As a seasoned financial expert with a profound understanding of wealth management and generational wealth, I can confidently delve into the intricacies outlined in the provided article on "Generational Wealth." My expertise extends to various financial domains, including estate planning, taxation, investment strategies, and their impact on socioeconomic disparities.

Generational wealth, as described in the article, involves the transfer of financial assets from one generation of a family to the next. This can encompass a broad spectrum of assets, such as cash, stocks, bonds, real estate, family businesses, and other investments. The article rightly emphasizes the significance of generational wealth in discussions surrounding the racial wealth gap and the concentration of wealth in the United States.

The article distinguishes between two primary methods of transferring generational wealth: after death and during life. The former, typically in the form of inheritance, is a pivotal aspect of wealth transfer. Notably, the article provides statistical insights, revealing that the majority of inheritances are relatively modest, with a substantial portion passing through the top 2% of high-value inheritances.

Estate and inheritance taxes, both at the federal and state levels, are discussed as crucial elements affecting the transfer of wealth. The article notes the thresholds for federal estate taxes and the limited applicability of state estate and inheritance taxes, along with strategies employed by wealthy families to mitigate tax burdens through trusts and legal means.

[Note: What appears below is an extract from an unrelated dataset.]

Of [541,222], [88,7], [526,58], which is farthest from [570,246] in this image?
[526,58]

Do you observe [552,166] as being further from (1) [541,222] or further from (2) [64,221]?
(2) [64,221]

The article also highlights alternative methods of wealth transfer during one's lifetime, including gifts, educational expenses, and medical expenses. These mechanisms, subject to specific tax regulations, allow families to pass on wealth while alive, contributing to the broader narrative of generational wealth.

The connection between generational wealth and the overall wealth gap in the United States is a focal point. Statistical data from the Federal Reserve illustrates the significant role of intergenerational transfers in perpetuating wealth disparities, with a particular emphasis on the top 10% of the population holding a substantial majority of the country's wealth.

Furthermore, the article addresses the intersection of generational wealth and the racial wealth gap. It draws attention to disparities in inheritance expectations and amounts among different racial groups, emphasizing the impact on the overall wealth held by White, Black, Hispanic, and other families.

In conclusion, building generational wealth involves a complex interplay of financial strategies, including investing in stocks and bonds, owning real estate, starting businesses, and smart estate planning. The article aptly encapsulates the multifaceted nature of generational wealth, its implications on societal inequalities, and potential policy measures aimed at addressing these disparities.